• What this task involves
State the number of lines with "Cute" in the listing, leaving out everything else.

• Task material
# # # #
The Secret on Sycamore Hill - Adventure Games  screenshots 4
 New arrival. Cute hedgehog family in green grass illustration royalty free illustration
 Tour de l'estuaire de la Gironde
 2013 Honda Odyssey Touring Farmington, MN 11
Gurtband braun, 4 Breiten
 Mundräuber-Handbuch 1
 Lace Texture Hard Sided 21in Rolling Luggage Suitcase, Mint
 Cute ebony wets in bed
# # # #
• Result of this task
2